New York — His last appearance on a local stage was in 1961. This week the enormously versatile Yves Montand returned to New York for a brief but historic engagement. Montand's seven performances at the Metropolitan Opera House mark the first time in its 98-year existence that the Met has presented a popular artist.
It would be hard to imagine a more brilliantly executed breakthrough. Opening night was a triumph alike for Montand and the Met.
France's most eminent actor-singer performed a program of 28 songs with no breaks, save for a brief film sketch (written by Simone Signoret, the star's actress-wife). All but one of the numbers is sung in French, making the English translations accompanying the program essential for most spectators.
But one of the marvelous things about Montand's art is his employment of all the ways and means of actor-singer-dancer to communicate instantly the desired and appropriate mood. As his own lighting designer, Montand is constantly adding touches of magic to the performance itself. He is a master of the bold silhouette.
The material, which includes several settings for Jacques Prevert poems, ranges from anecdotes to sagas, from songs of passion to songs of social awareness. Doffing his black waistcoat and miming a boxer's actions, the husky but supple Montand tells the story of ''Battling Joe,'' a mining-town kid who fought his way to the top and suddenly lost everything. Bowler-hatted and wielding a furled umbrella, the singer becomes ''Sir Godfrey,'' a gangster masquerading as an upper-class British snob. In the nimble Montand's hands, the ''brolly'' becomes a billiard cue, a golf club, a sheathed rapier, and a nasty little rat-tat-tat firearm. Nor should one neglect to mention a very funny Gallic French-English accent.

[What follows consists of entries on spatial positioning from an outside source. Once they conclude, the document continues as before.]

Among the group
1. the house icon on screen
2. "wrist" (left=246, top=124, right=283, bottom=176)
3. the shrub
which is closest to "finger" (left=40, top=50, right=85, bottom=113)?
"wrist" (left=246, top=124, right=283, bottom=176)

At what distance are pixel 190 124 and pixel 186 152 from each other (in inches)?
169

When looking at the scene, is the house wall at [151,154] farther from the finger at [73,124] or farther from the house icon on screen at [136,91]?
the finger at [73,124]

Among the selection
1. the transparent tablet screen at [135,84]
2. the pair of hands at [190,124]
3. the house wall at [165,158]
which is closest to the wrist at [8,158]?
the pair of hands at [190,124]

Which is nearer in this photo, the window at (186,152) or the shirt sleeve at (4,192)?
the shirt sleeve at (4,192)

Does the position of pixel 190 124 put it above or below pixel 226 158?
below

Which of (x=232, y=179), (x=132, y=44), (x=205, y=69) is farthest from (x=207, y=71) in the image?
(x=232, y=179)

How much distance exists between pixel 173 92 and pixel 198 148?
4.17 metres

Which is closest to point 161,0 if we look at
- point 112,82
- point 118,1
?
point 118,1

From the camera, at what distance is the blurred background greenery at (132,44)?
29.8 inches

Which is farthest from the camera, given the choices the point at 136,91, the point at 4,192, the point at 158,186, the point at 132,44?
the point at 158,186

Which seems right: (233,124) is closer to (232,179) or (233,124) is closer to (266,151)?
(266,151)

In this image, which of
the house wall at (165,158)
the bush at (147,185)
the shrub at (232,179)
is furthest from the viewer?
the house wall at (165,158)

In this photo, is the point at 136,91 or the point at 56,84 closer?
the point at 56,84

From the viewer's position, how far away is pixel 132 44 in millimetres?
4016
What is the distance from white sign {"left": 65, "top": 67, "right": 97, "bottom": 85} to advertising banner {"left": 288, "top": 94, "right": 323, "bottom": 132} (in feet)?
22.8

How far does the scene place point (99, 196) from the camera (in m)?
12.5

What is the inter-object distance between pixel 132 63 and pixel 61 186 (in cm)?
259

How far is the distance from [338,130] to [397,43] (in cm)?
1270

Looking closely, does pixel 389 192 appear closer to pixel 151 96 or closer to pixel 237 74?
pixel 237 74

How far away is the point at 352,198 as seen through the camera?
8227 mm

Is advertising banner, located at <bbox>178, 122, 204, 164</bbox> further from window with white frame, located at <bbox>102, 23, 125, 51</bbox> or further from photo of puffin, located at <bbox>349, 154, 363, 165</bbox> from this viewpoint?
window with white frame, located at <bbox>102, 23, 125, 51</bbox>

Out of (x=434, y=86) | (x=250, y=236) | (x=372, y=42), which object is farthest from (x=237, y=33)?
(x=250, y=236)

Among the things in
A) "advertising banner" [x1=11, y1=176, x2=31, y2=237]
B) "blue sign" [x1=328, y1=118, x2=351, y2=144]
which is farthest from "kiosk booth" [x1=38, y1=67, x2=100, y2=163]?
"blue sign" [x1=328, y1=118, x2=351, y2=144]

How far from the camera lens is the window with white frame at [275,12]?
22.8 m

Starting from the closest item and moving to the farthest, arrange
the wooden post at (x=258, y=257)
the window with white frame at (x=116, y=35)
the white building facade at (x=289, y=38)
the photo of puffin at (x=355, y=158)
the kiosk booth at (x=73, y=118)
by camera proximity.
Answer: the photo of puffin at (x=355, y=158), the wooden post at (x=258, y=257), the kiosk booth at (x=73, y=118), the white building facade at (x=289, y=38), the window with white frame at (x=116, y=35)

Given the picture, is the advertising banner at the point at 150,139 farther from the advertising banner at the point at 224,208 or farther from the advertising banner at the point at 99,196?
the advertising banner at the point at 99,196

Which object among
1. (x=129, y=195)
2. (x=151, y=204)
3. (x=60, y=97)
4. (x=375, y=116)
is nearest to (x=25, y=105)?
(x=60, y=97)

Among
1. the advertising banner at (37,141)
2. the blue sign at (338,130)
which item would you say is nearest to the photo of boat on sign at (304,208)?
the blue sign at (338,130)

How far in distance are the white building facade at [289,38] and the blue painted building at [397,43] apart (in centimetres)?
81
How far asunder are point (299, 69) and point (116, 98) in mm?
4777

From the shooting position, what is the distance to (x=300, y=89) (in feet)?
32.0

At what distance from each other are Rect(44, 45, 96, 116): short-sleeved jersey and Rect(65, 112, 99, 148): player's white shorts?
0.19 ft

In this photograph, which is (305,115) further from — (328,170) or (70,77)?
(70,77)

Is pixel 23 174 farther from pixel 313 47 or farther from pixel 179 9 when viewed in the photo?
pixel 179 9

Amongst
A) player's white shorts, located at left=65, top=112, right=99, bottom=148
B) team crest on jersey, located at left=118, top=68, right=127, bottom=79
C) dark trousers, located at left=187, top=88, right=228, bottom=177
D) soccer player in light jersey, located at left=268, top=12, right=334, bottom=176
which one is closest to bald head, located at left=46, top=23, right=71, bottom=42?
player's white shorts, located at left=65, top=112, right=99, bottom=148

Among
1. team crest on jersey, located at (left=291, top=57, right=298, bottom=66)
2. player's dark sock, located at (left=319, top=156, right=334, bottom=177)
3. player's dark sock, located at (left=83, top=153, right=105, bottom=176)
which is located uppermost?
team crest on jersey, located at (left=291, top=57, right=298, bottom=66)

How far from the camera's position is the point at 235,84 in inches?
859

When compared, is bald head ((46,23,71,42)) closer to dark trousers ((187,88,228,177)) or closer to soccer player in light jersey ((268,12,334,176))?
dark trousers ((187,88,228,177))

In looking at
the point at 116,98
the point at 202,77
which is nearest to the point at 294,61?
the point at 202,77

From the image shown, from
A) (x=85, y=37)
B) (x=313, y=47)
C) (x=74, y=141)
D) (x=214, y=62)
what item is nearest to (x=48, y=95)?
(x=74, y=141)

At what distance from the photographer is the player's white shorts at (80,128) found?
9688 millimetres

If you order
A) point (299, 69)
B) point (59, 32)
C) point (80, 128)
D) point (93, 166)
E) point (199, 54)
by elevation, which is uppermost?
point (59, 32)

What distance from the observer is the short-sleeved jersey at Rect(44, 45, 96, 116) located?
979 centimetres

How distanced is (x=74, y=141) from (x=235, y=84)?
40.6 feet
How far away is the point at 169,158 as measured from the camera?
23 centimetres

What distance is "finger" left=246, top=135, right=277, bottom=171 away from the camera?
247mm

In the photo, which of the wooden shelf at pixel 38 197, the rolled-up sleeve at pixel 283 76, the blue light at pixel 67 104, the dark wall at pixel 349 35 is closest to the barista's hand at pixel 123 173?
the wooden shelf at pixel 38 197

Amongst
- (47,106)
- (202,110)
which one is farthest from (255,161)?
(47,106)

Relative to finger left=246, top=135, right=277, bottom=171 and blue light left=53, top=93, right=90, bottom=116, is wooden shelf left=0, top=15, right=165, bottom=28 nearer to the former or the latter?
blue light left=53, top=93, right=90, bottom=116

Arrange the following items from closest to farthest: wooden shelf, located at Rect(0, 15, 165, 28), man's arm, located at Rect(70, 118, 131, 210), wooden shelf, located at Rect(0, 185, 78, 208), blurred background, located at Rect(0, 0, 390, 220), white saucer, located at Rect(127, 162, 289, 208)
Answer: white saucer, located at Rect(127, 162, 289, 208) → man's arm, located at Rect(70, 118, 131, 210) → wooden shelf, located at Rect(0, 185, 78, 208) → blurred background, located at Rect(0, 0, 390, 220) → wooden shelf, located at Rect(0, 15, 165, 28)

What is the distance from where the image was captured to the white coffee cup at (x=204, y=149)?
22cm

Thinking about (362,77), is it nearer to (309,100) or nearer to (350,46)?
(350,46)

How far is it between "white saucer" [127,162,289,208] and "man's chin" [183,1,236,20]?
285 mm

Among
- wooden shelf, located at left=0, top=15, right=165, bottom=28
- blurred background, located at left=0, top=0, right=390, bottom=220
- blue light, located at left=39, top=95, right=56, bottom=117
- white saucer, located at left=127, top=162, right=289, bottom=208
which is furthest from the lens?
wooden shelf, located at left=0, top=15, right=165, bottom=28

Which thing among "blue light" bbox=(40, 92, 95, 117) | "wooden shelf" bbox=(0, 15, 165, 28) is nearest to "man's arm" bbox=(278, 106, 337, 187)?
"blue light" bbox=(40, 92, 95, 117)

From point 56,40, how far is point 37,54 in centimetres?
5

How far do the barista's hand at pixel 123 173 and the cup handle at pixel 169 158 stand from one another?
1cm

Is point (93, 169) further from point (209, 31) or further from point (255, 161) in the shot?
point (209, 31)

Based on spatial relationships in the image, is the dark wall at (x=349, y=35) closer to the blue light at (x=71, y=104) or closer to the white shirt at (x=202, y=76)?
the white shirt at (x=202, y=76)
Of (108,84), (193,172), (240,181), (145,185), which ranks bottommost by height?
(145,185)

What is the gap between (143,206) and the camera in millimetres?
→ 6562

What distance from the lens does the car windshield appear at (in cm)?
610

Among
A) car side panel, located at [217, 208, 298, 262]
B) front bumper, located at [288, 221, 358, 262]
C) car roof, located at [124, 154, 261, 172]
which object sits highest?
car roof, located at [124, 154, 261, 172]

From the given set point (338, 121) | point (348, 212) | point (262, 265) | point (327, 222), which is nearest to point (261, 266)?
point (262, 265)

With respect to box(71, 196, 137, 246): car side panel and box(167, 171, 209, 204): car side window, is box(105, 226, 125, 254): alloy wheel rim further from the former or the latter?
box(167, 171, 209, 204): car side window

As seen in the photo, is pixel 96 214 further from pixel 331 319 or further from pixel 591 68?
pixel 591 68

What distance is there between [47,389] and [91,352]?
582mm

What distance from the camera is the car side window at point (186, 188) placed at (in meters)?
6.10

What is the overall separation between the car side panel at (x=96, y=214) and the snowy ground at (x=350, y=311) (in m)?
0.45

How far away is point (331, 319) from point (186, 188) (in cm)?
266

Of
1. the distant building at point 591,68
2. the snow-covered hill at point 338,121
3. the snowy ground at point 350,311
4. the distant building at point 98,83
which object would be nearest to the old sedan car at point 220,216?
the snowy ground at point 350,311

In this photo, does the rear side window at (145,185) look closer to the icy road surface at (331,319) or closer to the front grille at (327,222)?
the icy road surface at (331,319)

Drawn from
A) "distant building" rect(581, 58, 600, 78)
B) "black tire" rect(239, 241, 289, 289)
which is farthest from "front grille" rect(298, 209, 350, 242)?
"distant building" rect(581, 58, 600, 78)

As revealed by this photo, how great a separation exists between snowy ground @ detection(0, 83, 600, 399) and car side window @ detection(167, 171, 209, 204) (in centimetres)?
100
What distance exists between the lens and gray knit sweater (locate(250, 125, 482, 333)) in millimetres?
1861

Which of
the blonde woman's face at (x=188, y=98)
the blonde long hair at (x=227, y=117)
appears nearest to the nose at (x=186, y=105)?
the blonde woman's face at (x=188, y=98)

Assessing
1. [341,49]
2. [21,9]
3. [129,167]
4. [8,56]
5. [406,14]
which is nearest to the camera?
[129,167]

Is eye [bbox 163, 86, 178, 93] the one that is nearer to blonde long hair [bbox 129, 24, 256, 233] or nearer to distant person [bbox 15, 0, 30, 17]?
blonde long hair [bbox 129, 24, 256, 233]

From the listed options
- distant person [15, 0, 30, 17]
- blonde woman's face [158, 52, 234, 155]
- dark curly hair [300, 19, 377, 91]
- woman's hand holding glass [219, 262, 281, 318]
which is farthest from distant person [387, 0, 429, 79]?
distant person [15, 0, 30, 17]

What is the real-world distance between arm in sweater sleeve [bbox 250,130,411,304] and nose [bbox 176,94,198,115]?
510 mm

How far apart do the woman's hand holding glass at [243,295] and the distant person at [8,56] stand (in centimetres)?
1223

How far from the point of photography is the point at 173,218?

There are the slow rhythm of the nostalgic ''Ellington, Nineteen Hundred Forty and One'' and the beguiling melody of ''Dance of the Roses'' (''Roses of Picardy''), which Montand embellishes with a slow fox trot. His high kicks match the ''hidele hidele hidele'' of ''Luna Park'' and his Chevalier-like growl adds to its zest. In ''The Neighbor's Queen Cat,'' he mocks the affectations of people so obsessed with their cats (''Vive le chat, vive le chat'') that they ignore the world and its problems. His resonant baritone is an instrument of bold colors and delicate subtleties.
A song once inspired by Syracuse in Sicily becomes, in English translation, a tribute to Durango, Calamity Jane, ''Bogey,'' and Cyd Charisse. In ''Conductor in Love,'' a baton-wielding Montand sings the love story of how a classical conductor won the heart of Eugenia, who preferred Strauss to Beethoven. For laughs, Montand can joke about his English, lightly caution his orchestra leader , or chase a pretty blonde across the huge Met stage. As an entertainer, he epitomizes the casual manner and light touch of the seasoned music-hall star.
''Old Time Song'' had the first-night audience joining in the rhythmic hand-clapping accompaniment - a tribute most opera stars have yet to enjoy. ''Autumn Leaves'' was one of several numbers greeted with applause as Montand's excellent on-stage combo played the introductory measures.
Other favorites of the evening were ''The Shoeshine Boys,'' with its double silhouette of Montand and drummer Andre Arpino, and the ebullient, fiercely intense ''In Paris,'' which brought the show to a stirring climax. The translation of the F. Lemarque lyric runs in part: ''Troubles are all over the world but in all the world/There's not often a Paris/That's the trouble. . . .''
The prelude to his present North American tour was Montand's triumphant return to music-hall performing and the Olympia Theater in Paris after a 13-year absence. The 12-week Olympia run was followed by a European tour and a return engagement at the Olympia.
After his seven New York performances, Montand will continue touring. He will visit Washington (the Kennedy Center Opera House), Sept. 14-15; Quebec, Sept. 17-20; Ottawa, Sept. 22-25; Sherbrooke, Quebec, Sept. 27-28; Montreal, Sept. 30-Oct. 8; San Francisco, Oct. 11-16; and Los Angeles, Oct. 17-19. After that Montand takes his chansons to Japan.